Ia menegaskan, aturan tersebut merugikan buruh, utamanya jika terjadi pemutusan hubungan kerja (PHK).
Ia mengaku heran dengan diterbitkannya aturan tersebut. Pasalnya, uang JHT adalah tabungan pekerja sendiri.
Baca juga: Tolak Permenaker 2/2022, KSPI: Ini Menteri Pengusaha atau Menteri Tenaga Kerja
Maka, penarikan JHT bisa menjadi bekal bagi buruh untuk bertahan hidup jika terkena PHK. Oleh karenanya, ia tak habis pikir jika pencairan JHT tak bisa dilakukan segera ketika pekerja terkena PHK.
"PHK masih tinggi.

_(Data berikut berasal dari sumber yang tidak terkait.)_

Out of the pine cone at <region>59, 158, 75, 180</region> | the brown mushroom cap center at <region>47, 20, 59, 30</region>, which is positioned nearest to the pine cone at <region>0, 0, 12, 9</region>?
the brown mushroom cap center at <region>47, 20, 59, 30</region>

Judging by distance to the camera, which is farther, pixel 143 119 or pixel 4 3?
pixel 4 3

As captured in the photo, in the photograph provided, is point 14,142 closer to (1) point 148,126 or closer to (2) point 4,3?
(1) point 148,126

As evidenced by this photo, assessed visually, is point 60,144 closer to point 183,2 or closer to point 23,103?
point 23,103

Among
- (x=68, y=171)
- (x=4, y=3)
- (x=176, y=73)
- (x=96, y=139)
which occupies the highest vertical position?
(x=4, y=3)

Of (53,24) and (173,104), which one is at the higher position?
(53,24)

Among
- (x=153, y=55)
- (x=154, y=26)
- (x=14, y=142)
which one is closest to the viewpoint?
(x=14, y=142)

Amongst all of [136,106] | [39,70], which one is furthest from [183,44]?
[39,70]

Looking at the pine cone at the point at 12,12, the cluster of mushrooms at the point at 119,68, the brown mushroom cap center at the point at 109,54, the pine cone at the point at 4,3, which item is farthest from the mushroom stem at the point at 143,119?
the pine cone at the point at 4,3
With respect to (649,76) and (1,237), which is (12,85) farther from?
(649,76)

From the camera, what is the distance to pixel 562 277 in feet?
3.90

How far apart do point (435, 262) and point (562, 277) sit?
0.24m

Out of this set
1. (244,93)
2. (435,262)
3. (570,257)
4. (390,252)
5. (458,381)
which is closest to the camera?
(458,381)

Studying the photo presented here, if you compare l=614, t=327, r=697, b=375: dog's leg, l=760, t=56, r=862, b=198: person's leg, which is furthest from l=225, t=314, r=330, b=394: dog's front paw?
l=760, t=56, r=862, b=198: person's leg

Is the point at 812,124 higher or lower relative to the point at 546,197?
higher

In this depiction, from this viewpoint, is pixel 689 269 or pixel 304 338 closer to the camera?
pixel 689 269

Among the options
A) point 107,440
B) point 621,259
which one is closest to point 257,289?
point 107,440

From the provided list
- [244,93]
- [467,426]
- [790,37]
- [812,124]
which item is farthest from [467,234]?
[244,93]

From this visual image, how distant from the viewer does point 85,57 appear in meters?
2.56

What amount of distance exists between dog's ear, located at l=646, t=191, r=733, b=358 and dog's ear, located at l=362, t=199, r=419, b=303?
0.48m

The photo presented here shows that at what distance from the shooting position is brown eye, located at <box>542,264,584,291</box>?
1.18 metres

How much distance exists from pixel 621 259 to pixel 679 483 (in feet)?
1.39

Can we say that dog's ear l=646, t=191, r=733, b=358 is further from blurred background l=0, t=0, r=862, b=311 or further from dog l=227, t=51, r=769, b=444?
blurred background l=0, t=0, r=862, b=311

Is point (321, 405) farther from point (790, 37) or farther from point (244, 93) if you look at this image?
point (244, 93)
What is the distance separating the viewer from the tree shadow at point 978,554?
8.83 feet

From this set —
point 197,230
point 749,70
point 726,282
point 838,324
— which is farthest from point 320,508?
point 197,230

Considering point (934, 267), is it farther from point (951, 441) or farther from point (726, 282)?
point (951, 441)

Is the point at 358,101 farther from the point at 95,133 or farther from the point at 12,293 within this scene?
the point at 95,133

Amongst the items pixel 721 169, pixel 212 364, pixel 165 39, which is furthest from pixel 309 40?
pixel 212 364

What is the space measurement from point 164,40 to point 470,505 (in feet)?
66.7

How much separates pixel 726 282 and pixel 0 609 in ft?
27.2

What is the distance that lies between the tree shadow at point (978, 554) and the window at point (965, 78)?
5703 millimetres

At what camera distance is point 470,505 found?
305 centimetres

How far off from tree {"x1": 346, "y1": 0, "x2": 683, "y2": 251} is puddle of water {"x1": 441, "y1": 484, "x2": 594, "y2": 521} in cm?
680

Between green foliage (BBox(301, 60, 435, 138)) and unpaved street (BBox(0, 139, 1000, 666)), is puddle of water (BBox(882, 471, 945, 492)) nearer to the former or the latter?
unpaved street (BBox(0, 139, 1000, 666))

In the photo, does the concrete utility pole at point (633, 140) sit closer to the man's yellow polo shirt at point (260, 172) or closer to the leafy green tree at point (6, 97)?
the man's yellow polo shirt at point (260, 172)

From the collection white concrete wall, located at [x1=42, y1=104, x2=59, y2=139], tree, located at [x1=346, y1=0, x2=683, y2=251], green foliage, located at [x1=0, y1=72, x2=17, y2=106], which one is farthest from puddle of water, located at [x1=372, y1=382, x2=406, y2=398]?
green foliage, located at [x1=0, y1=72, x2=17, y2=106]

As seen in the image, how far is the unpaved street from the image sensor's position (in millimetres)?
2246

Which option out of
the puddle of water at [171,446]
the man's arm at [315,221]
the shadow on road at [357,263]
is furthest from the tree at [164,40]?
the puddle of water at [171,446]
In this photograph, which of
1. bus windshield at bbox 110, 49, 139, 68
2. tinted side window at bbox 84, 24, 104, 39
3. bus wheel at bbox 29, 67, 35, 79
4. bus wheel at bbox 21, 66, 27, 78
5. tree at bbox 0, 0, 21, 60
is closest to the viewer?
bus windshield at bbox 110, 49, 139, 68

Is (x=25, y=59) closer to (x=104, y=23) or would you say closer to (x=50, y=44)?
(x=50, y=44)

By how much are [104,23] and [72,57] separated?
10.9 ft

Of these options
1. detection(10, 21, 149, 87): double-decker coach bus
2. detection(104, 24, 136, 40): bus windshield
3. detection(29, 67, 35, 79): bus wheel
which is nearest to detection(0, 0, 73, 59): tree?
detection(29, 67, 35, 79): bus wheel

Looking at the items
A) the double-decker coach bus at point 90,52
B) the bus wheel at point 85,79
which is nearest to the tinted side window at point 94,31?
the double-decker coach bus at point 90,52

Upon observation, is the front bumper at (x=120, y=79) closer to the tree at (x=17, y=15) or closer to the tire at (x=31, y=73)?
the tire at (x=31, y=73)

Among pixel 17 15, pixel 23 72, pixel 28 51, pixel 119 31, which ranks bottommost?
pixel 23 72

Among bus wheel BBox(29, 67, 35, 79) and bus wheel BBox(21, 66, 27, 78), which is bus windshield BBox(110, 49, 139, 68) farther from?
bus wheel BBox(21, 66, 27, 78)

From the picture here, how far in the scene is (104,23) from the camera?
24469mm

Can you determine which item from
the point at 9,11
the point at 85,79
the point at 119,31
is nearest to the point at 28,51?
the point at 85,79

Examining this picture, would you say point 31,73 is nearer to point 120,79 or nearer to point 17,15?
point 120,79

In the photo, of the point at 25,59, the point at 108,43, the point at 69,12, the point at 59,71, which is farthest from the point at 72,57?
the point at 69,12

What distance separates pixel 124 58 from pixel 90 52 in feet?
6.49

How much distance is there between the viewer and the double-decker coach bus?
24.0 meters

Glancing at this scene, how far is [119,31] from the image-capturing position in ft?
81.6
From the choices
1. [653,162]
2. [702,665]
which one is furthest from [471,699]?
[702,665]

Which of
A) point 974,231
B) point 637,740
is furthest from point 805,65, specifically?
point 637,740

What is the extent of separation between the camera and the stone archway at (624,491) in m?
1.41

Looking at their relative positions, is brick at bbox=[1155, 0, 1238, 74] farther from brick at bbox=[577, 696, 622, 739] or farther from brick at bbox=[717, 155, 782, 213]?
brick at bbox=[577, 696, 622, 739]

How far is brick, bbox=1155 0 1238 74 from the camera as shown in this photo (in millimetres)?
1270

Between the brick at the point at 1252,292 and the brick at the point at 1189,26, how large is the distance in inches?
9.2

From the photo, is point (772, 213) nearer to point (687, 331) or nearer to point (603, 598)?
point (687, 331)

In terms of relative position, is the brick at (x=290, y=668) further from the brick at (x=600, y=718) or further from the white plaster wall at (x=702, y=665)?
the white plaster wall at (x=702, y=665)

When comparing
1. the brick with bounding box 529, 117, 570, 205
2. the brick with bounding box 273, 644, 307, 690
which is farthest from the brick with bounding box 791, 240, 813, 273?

Ketika ter-PHK, andalan para buruh adalah tabungan buruh sendiri yang kita kenal dengan JHT. JHT ini pegangan buruh kalau ter-PHK. Kalau JHT tidak bisa diambil karena harus menunggu usia pensiun, lalu makan apa?" ujarnya.
Dari politisi, Wakil Ketua Umum Partai Gerindra Putih Sari meminta pemerintah mengkaji ulang Permenaker 2/2022.
Terkhusus, pengkajian perlu dilakukan pada Pasal 3 yang berisikan pembayaran manfaat JHT baru bisa diberikan pada saat mencapai usia 56 tahun.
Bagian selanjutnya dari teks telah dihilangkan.